Type of social media and context are probably really really important. I’m constantly asked about what is the right amount of screen time for my child. And the answer is there is no amount, probably context and purpose are more important than the overall amount.

Katie - Helen, do you have any thoughts?

Helen - Yes. I think that story sounds really interesting, I'd like to see a study that could disentangle whether it’s not doing social media that might be helpful or whether it's doing something else instead of social media that might be helpful.

So if I wasn't spending time on social media I would more than likely be reading a novel which we know has really strong protective factors for your mental health and it makes you more empathic with other people. So we would really need to control for that by using maybe screen time watching telly or doing something else that is similar to social media but not engaging in the community aspects of that. So that's what I would like to see.

Katie - Helen, Mark has got in touch to ask, “why are we wired so that the right side of the brain controls the left side of our body and vice versa. Wouldn't it just be so much easier if it was the other way around?”

Helen - That's a great question. It's one of the questions I get asked most often in my perception lectures and I love it. We call this idea decussation, where the left hemisphere largely controls movement in the right body and vice versa. And you can see this most commonly if someone's had a stroke or damage to one half of their brain. You can see they will  lose movement or lose some function of the opposite side of their body. So we've known about this for a long long time.

There are some really interesting exceptions to this. For example smell doesn't decussate at all, all that information from the left nostril goes directly to the left brain and from the right nostril goes directly to the right brain. Also hearing is partially uncrossed. So in some cases it decussates and in some case it doesn't. So we might ask why this would happen that's the more interesting question. Some people believe it's advantageous to have it this way and indeed if you do large 3D models involving lots of connections and networking, there is a slight advantage which we don't really know why but there is a slight advantage in that you are slightly more robust against wiring errors when you cross over when you decussate, we’re not quite sure why.

• **Extracted information**:
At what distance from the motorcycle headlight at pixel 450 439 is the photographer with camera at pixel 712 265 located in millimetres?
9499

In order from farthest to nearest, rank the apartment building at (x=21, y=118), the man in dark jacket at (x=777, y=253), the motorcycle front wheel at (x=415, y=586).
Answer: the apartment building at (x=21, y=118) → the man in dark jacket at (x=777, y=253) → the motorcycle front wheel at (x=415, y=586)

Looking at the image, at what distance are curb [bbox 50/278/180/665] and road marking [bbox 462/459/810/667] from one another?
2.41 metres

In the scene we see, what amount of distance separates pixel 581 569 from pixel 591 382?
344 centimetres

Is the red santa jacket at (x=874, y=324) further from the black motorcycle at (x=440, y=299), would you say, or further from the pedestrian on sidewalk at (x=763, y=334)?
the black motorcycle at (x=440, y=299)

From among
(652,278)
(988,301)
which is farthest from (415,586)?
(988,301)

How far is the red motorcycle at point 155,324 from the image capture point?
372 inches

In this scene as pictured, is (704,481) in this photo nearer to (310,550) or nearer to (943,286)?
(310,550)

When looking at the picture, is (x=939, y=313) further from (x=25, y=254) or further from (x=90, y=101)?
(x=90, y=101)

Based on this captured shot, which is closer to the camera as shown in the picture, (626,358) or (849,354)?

• **Using the information**:
- a) Copy word for word the part of the brain and social media transcript starting with "Helen - Yes." and going on through "like to see.".
- b) Pick up the brain and social media transcript after its last sentence and continue it.

• **Answers to this exercise**:
- a)
Helen - Yes. I think that story sounds really interesting, I'd like to see a study that could disentangle whether it’s not doing social media that might be helpful or whether it's doing something else instead of social media that might be helpful.

So if I wasn't spending time on social media I would more than likely be reading a novel which we know has really strong protective factors for your mental health and it makes you more empathic with other people. So we would really need to control for that by using maybe screen time watching telly or doing something else that is similar to social media but not engaging in the community aspects of that. So that's what I would like to see.

- b)
But I'm not necessarily a fan of this as a theory in terms of what drives this. Because why then wouldn't smell decussate, why wouldn't hearing completely decussate if it was just advantageous for us to do so? A much more interesting theory is twist theory and it describes a nice evolutionary quirk that might have driven this situation.

We know that invertebrates. So animals and our species that don't have a backbone, don’t decussate so the left side of the brain controls the left side of their body and vice versa. It's only vertebrates that this happens with. So that's quite interesting in and of itself. And if you look at invertebrates, their nervous system comes from the brain largely along their belly, whereas with vertebrates the opposite is true. So our spinal cord goes along our backbone above our digestive tract. It’s a direct flip. And twist theory suggests that at some stage a precursor to the vertebrates twisted its head around 180 degrees.

And it explains quite a lot. It explains obviously why the crossover would happen, but it also takes into account why smell doesn't cross over. So this all happens above where this twist would have happened, the olfactory bulb is right at your nose, so left nostril goes directly to left olfactory bulb without any need for it to have crossed over. And similarly the auditory nerve would come into the brain just where the twist was happening. So that would explain why some auditory processing is crossed and some isn't. So it seems like it's an evolutionary quirk that didn't have any particular reason, that there was no particular advantage, but there hasn't been enough of a driver and of an advantage to detangling for it to change.